### The problem
Render the records from the line containing "What do you" through the end of the records, inclusive, as a two-column CSV with the headers text and answer. Give one row per record, with each field in double quotes and any line breaks inside a field replaced by spaces.

### Data supplied
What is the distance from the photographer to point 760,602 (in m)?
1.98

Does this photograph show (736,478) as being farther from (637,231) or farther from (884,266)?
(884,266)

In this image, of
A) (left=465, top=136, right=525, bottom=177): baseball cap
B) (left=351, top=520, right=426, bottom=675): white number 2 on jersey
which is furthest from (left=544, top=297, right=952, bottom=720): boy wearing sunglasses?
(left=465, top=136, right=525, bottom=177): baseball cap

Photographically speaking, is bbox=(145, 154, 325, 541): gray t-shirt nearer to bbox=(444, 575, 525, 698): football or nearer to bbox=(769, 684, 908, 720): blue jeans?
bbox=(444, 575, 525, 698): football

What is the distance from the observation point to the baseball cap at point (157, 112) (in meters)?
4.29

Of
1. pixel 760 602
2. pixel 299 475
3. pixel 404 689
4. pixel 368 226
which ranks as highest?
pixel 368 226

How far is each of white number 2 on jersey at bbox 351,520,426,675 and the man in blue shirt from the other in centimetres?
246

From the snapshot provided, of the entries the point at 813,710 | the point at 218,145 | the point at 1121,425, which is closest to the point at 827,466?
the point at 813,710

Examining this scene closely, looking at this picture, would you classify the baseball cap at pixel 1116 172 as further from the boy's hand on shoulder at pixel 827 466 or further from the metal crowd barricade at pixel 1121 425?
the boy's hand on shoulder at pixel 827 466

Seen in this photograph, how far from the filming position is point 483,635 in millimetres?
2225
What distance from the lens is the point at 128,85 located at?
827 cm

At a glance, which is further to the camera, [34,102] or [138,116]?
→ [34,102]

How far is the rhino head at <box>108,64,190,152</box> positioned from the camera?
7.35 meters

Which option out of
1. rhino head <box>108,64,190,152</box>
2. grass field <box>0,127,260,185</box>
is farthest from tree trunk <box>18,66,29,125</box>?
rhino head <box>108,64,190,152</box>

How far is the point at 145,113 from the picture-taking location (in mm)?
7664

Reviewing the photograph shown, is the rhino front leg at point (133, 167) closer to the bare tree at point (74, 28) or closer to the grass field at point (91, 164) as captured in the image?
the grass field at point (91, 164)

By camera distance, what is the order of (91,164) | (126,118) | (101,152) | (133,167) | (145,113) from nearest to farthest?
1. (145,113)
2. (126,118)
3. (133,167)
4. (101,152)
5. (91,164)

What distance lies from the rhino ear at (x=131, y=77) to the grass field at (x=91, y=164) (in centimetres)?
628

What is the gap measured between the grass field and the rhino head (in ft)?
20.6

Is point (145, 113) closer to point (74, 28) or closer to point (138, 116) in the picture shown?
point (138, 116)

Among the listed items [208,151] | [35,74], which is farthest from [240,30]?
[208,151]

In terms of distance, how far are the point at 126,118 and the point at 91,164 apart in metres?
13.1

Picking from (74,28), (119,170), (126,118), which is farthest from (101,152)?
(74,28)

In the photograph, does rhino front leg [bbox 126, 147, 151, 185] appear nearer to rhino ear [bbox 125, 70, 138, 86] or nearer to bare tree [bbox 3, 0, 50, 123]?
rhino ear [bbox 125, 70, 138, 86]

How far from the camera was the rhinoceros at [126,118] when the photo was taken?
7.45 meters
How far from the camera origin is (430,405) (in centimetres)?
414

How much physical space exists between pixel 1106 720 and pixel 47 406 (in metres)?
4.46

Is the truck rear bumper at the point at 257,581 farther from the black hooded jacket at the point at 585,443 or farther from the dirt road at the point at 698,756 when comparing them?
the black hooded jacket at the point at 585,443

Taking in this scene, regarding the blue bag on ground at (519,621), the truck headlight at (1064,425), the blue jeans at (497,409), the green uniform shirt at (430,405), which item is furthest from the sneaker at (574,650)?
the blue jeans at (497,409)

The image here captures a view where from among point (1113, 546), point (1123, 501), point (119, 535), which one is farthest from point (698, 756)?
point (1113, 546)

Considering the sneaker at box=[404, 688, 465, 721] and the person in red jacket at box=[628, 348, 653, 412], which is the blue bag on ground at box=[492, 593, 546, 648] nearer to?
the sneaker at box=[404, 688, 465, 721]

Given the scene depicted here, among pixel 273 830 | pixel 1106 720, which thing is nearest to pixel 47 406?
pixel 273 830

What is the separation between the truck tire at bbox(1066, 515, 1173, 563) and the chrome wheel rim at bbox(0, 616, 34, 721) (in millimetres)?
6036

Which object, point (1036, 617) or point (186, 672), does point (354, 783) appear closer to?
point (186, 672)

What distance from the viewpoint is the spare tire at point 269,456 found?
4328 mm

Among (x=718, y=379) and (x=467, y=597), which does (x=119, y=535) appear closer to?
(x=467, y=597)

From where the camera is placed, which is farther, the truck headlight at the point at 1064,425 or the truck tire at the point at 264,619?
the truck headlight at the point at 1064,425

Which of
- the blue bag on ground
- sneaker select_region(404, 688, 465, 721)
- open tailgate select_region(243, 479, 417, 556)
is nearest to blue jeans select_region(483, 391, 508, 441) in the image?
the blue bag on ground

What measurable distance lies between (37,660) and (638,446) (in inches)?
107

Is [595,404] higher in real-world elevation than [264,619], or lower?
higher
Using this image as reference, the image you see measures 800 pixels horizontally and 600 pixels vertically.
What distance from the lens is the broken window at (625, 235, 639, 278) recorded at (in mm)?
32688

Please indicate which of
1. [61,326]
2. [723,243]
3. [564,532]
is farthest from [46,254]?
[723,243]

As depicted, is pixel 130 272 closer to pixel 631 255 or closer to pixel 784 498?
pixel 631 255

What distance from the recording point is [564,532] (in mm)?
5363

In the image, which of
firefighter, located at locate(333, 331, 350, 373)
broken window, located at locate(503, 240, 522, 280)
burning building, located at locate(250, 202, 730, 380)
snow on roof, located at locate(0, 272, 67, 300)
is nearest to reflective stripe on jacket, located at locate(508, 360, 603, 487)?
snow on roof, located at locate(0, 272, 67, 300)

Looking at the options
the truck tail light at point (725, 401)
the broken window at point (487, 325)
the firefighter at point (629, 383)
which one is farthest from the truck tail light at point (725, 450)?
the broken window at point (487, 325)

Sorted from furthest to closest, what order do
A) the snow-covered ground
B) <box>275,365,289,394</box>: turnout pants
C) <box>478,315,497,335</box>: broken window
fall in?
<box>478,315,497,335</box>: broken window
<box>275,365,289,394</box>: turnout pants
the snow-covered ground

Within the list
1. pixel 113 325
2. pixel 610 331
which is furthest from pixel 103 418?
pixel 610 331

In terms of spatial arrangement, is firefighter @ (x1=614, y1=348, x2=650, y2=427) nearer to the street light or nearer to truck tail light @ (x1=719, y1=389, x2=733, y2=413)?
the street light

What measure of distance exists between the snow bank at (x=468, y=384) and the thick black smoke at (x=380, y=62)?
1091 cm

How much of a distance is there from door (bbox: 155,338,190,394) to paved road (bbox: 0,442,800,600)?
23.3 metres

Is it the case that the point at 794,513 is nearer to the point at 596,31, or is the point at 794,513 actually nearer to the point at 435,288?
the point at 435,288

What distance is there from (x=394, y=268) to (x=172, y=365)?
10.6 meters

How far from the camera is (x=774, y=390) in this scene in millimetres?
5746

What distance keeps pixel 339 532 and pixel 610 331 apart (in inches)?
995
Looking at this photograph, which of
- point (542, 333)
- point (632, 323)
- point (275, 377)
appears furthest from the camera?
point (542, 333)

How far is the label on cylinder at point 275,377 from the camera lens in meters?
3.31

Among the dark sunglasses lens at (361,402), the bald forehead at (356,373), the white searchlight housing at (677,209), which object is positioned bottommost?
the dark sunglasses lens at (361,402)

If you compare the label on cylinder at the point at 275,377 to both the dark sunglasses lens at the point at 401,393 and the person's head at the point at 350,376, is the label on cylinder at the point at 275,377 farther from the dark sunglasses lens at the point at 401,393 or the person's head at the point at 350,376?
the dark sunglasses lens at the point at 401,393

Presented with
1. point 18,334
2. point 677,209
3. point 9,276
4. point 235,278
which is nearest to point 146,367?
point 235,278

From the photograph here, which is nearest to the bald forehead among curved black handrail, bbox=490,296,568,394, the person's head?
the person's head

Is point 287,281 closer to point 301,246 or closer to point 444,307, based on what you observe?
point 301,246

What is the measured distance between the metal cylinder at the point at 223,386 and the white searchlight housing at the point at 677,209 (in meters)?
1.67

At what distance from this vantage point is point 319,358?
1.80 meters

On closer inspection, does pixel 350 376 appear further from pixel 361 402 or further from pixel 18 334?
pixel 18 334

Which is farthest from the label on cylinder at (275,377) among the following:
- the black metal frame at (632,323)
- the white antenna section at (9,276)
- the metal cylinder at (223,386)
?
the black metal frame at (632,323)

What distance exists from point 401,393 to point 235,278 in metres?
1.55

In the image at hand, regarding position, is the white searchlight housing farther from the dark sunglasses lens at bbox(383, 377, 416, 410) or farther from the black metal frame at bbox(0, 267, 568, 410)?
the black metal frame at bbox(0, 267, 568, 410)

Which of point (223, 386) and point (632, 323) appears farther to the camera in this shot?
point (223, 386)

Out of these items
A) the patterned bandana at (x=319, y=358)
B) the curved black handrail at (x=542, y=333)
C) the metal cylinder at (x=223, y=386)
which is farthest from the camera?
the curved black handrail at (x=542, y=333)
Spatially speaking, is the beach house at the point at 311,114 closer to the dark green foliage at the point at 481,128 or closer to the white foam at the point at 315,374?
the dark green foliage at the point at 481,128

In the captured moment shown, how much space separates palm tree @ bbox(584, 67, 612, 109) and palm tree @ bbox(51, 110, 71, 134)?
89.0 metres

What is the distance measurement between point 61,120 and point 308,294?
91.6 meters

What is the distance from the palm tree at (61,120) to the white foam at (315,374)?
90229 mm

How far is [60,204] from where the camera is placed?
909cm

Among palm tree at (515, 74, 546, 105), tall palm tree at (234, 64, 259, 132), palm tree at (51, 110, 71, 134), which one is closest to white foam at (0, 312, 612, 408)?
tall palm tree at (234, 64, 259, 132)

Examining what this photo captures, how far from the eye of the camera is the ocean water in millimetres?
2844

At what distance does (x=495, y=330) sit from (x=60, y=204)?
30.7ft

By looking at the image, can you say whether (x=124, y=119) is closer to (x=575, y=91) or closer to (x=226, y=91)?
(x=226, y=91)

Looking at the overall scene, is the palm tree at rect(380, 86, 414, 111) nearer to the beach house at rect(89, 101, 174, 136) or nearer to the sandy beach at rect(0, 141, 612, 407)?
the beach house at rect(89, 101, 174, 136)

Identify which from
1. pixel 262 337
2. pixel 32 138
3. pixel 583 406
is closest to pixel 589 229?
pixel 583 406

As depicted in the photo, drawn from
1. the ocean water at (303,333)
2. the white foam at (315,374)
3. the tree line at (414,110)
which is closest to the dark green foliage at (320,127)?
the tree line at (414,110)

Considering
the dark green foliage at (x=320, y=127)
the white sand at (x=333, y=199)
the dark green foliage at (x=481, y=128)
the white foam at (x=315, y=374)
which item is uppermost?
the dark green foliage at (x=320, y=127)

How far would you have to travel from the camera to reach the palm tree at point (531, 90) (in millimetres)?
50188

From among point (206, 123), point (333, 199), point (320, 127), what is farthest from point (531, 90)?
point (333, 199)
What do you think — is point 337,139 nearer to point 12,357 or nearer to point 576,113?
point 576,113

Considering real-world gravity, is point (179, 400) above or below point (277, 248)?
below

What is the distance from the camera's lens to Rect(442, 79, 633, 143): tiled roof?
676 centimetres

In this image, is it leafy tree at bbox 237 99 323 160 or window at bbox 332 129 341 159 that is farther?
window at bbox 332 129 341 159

### Answer to this problem
text,answer
"What do you think — is point 337,139 nearer to point 12,357 or nearer to point 576,113?","point 576,113"
"Considering real-world gravity, is point (179, 400) above or below point (277, 248)?","below"
"What is the distance from the camera's lens to Rect(442, 79, 633, 143): tiled roof?","676 centimetres"
"In this image, is it leafy tree at bbox 237 99 323 160 or window at bbox 332 129 341 159 that is farther?","window at bbox 332 129 341 159"